COPY is a special PostgreSQL command that ingests a file directly into a database table. This allows ingesting data faster than by using individual INSERT queries. PgDog supports parsing this command, sharding the file automatically, and splitting the data between shards, invisible to the application.

Cross-shard queries

How it works

PgDog supports data sent via COPY formatted using any one of the 3 possible formats:

  • CSV (comma-separated values)
  • Text (PostgreSQL version of CSV, with \t as the delimiter)
  • Binary (not frequently used)

Expected syntax

COPY commands sent through PgDog should specify table columns explicitly. This allows it to parse the data stream correctly, knowing which column is the sharding key.

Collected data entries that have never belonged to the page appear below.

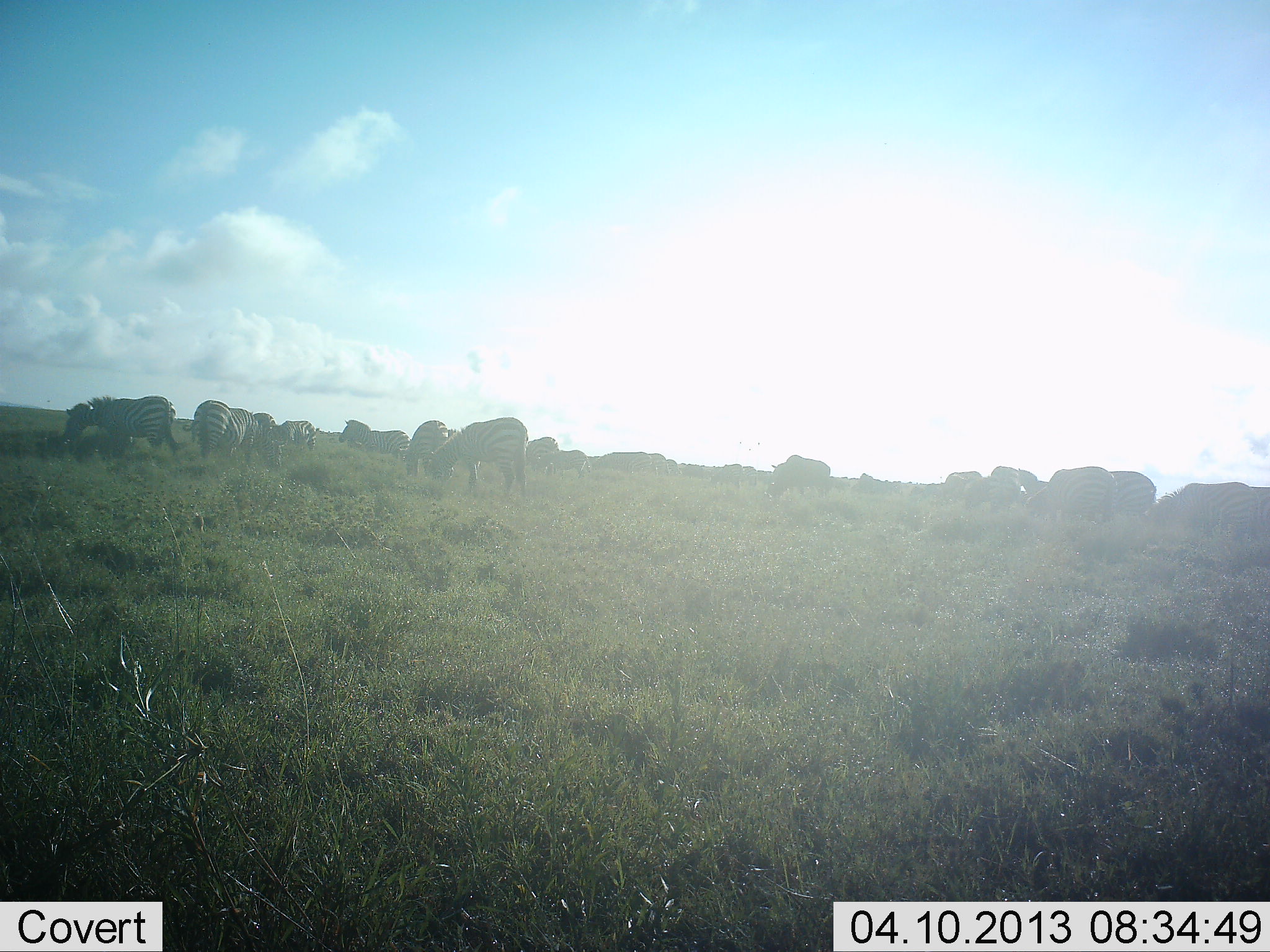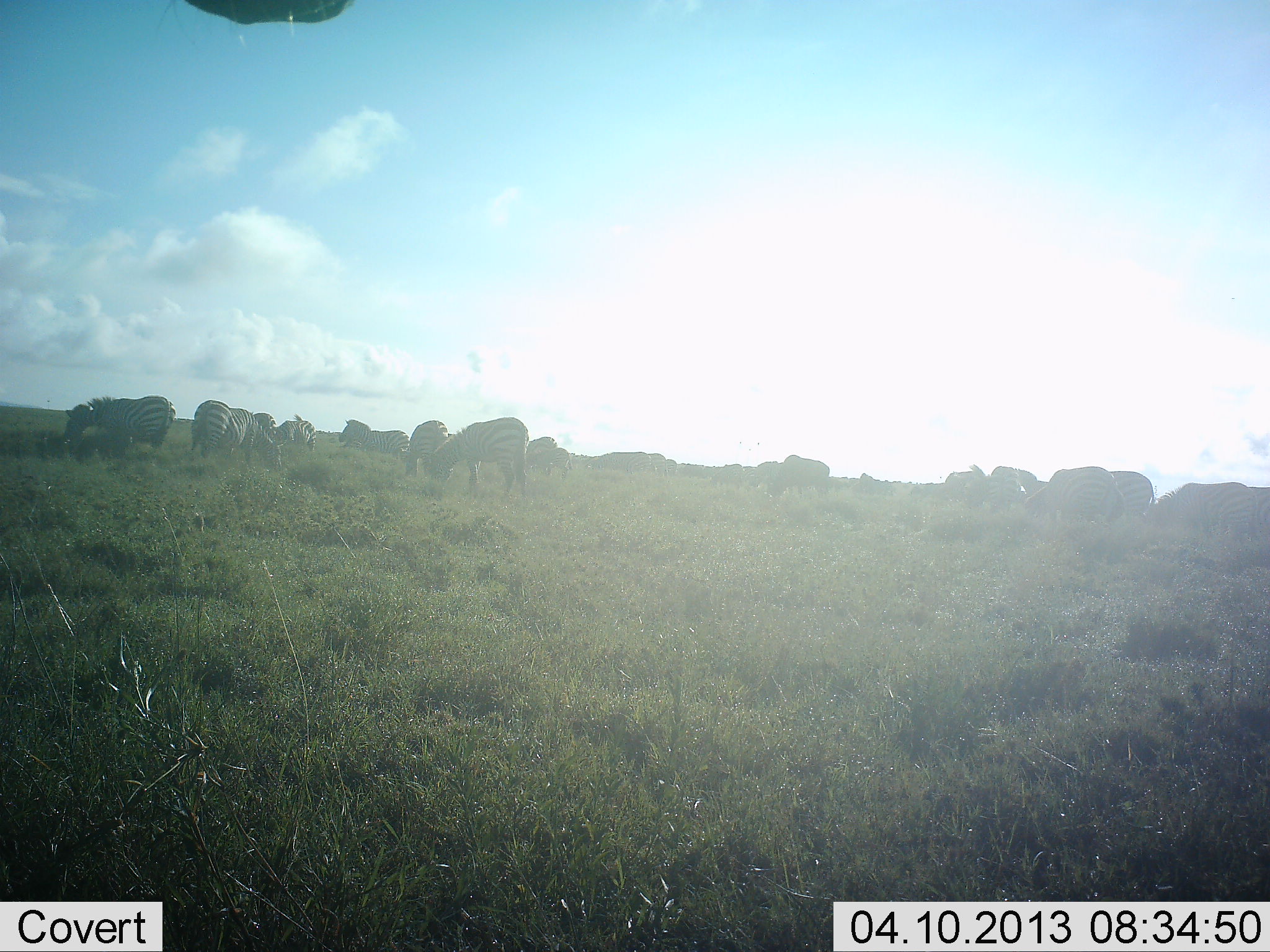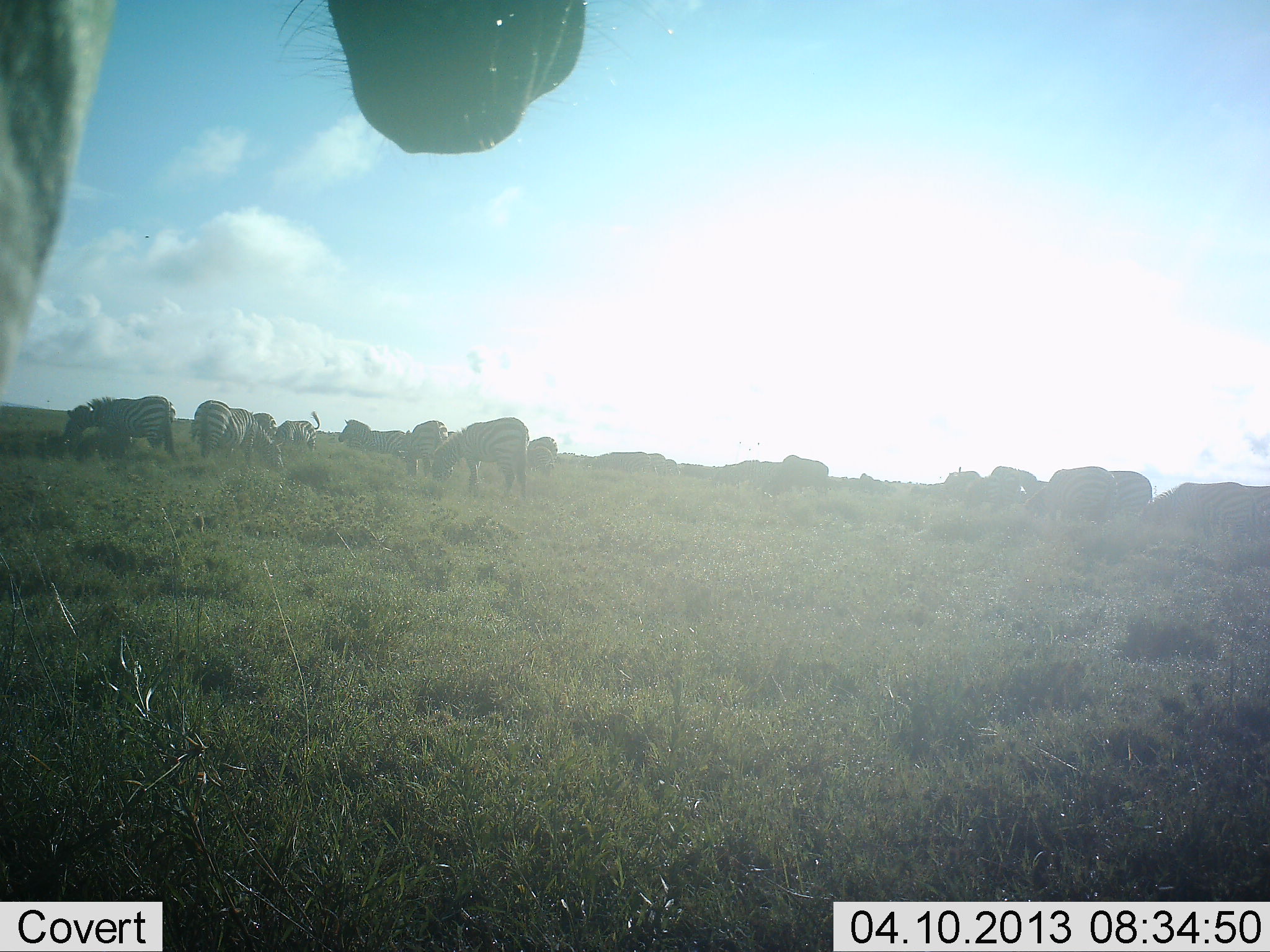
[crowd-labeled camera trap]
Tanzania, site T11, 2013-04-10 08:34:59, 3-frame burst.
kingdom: Animalia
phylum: Chordata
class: Mammalia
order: Perissodactyla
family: Equidae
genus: Equus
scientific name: Equus quagga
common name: plains zebra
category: zebra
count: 11-50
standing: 58%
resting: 4%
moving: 23%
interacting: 4%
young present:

Take the following example:

CREATE TABLE "users" (
  id BIGINT PRIMARY KEY,
  email VARCHAR NOT NULL UNIQUE
)

To ingest this data into the table, the following query should be used:

COPY "users" ("id", "email") FROM STDIN CSV HEADER;

This query specifies the column order, the file format, and that the file contains a header which should be ignored. If you're using psql, replace the COPY with the special \copy command.

Note

While it's technically feasible to use the CSV header to determine the column order, it's possible to supply files without headers, and that would require PgDog to fetch the schema definition from the database, making this a more complex, multi-step process.

Performance

By adding N nodes to a sharded cluster, the performance of COPY increases N times. Data sent through COPY is ingested into shards in parallel. This makes the performance of COPY as fast as data nodes can write data and the network can send/receive messages. The cost of parsing and sharding CSV data in PgDog is negligibly small.